An emergency fund is a sum of money you set aside specifically for unexpected expenses. Many financial experts recommend having an emergency fund that covers at least three to six months of living expenses — in case of job loss or other unexpected events.
An emergency fund can help ease the financial stress of unexpected expenses and prevent the need to take on debt. And though building up an emergency fund takes time and discipline, it can be a worthwhile goal.

Why is it important to have an emergency fund?

You might want to start building an emergency fund for several reasons. First, when you have emergency savings, you can avoid piling on high-interest debt if you have a financial emergency. Second, knowing that you have a safety net in place can give you peace of mind, which is priceless.
Finally, an emergency fund can help you weather economic downturns or periods of high unemployment. If you lose your job, you’ll still have money to pay your bills and keep a roof over your head. Plus, you’ll have time to look for a new position that you actually like instead of settling for an awful employer because of financial pressure.

Best places to keep your emergency fund

When it comes to storing your emergency cash, it’s important to strike the right balance between accessibility and security. Keeping all of your savings under your mattress allows for immediate access, but it’s not the most secure choice. Plus, you won’t earn interest. Here are some of the best places to keep your emergency fund instead.

◆ Data segment:

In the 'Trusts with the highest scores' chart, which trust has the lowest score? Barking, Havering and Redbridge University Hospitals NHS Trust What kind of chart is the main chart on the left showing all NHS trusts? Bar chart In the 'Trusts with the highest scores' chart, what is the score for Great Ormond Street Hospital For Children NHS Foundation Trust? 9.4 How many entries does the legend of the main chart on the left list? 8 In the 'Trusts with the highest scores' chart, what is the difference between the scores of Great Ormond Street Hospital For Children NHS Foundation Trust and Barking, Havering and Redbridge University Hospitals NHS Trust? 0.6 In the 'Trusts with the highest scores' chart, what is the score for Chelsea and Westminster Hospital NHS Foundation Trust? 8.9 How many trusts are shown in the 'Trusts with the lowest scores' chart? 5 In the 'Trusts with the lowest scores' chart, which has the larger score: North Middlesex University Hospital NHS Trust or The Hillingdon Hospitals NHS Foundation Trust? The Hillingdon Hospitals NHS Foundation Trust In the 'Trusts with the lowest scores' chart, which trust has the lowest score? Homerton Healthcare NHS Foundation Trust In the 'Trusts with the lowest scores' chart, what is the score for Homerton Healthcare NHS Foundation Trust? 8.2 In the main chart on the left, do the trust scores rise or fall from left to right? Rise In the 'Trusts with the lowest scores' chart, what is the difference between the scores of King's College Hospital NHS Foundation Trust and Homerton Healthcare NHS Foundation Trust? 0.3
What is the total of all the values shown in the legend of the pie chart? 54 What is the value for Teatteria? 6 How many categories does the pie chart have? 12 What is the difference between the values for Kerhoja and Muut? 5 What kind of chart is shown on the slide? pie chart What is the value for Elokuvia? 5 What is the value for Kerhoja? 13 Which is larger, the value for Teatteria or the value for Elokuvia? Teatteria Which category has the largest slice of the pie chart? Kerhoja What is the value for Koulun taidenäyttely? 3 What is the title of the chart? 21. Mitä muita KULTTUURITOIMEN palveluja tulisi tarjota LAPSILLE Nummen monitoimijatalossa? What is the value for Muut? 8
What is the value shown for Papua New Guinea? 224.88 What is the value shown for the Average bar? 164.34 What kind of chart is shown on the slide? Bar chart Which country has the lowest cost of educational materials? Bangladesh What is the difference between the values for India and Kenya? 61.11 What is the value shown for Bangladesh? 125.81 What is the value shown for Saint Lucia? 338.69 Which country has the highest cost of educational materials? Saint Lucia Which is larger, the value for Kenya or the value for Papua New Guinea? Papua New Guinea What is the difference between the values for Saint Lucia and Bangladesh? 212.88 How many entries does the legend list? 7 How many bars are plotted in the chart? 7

◆ Activity list:
**1)** According to the text on emergency funds, how many months of living expenses do many financial experts recommend the fund cover?
**2)** Do these statements agree with the text on emergency funds? Answer yes or no for each, quoting the deciding words.
(a) Keeping savings under a mattress earns interest.
(b) An emergency fund can prevent the need to take on debt.
(c) Keeping savings under a mattress is the most secure choice.
**3)** From the text on emergency funds, reproduce the stretch from "Finally, an emergency" through "of financial pressure.".
The material above is separate from the text on emergency funds.

◆ Solutions:
**1)** At least three to six months.

**2)**
(a) No: "Plus, you won’t earn interest."
(b) Yes: "prevent the need to take on debt"
(c) No: "it’s not the most secure choice"

**3)**
Finally, an emergency fund can help you weather economic downturns or periods of high unemployment. If you lose your job, you’ll still have money to pay your bills and keep a roof over your head. Plus, you’ll have time to look for a new position that you actually like instead of settling for an awful employer because of financial pressure.